INTRECCI LOGO 2011 JpegLo scorso 13 giugno la prima sezione civile del Tribunale di Milano ha condannato Editoriale Libero, riconoscendo la portata diffamatoria del contenuto di un articolo pubblicato nel 2017.


Il quotidiano Libero aveva infatti pubblicato in prima pagina un articolo dal titolo “Turpe speculazione. Elenco dei papponi che si arricchiscono con la tratta dei neri. Nel 2016 fatturati miliardari per coop ed associazioni cattoliche”. Il testo, che faceva riferimento in modo particolare all’accoglienza di persone richiedenti asilo, era corredato da una tabella in cui si citava esplicitamente, tra le altre, proprio la cooperativa Intecci, nostra consorziata.
Il giudice, nel dispositivo della sentenza, ha riconosciuto che il titolo del quotidiano di cui è direttore editoriale Vittorio Feltri ha volontariamente ricercato l’offesa gratuita nei confronti di chi “lecitamente percepisce contributi per lo svolgimento di essenziali attività d’assistenza”.

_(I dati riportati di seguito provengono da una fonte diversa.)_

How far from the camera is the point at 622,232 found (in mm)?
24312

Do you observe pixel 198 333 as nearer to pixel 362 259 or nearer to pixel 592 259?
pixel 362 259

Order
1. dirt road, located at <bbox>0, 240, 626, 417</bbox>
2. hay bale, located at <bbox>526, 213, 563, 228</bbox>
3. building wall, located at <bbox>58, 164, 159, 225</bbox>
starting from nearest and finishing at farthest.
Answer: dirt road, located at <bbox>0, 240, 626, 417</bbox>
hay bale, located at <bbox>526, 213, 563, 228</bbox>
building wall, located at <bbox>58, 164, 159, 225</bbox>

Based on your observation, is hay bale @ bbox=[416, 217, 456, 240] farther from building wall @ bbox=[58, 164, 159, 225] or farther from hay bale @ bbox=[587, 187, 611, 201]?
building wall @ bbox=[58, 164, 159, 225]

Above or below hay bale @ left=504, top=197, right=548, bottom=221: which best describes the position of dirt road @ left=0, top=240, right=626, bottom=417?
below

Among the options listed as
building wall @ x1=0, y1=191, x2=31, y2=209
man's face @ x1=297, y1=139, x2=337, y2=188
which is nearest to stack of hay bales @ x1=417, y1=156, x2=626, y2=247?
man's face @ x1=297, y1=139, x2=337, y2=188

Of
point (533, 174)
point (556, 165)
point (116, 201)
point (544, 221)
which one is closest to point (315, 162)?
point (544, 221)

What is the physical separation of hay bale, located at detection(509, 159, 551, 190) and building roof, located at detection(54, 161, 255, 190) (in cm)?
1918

Per l’enfasi dell’articolo (“pubblicato in prima pagina, quasi fosse la notizia del giorno”) e l’esclusiva finalizzazione “alla derisione ed insinuazione del carattere para-delittuoso del ricevimento di fondi per lo svolgimento delle attività” della cooperativa, Libero è stato condannato a risarcire i danni per un totale di 25.000 euro.
Inoltre il Tribunale ha ordinato la deindicizzazione dell’articolo dai motori di ricerca generali e la creazione nell’articolo archiviato di un link di riferimento alla sentenza; infine ha ingiunto la pubblicazione del dispositivo della sentenza su Libero, a caratteri doppi del normale.


«La sanzione di questo tipo di linguaggio e comunicazione – ha detto il Presidente di Intrecci Mario Salis – non può che farci piacere. Il tema dell’accoglienza, infatti, è da troppo tempo stressato da toni e offese che non mirano a costruire il bene comune, ma a creare un nemico da additare al rancore sociale. Non è questa la strada da percorrere per costruire una convivenza civile degna del nostro Paese. Utilizzeremo la rifusione del danno stabilita dal Tribunale di Milano per implementare le nostre iniziative concrete di servizio, assistenza e sostegno alle persone più fragili di cui ci occupiamo ogni giorno, indipendentemente dal colore della loro pelle».


«Ci auguriamo che questa sentenza aiuti a ristabilire i termini del dibattito pubblico anche su un tema così divisivo come è diventato quello della migrazioni ¬– spiega il Direttore di Caritas Ambrosiana, Luciano Gualzetti –. Solo il rispetto reciproco pure di opinioni dialetticamente contrapposte, può contribuire alla costruzione del bene comune».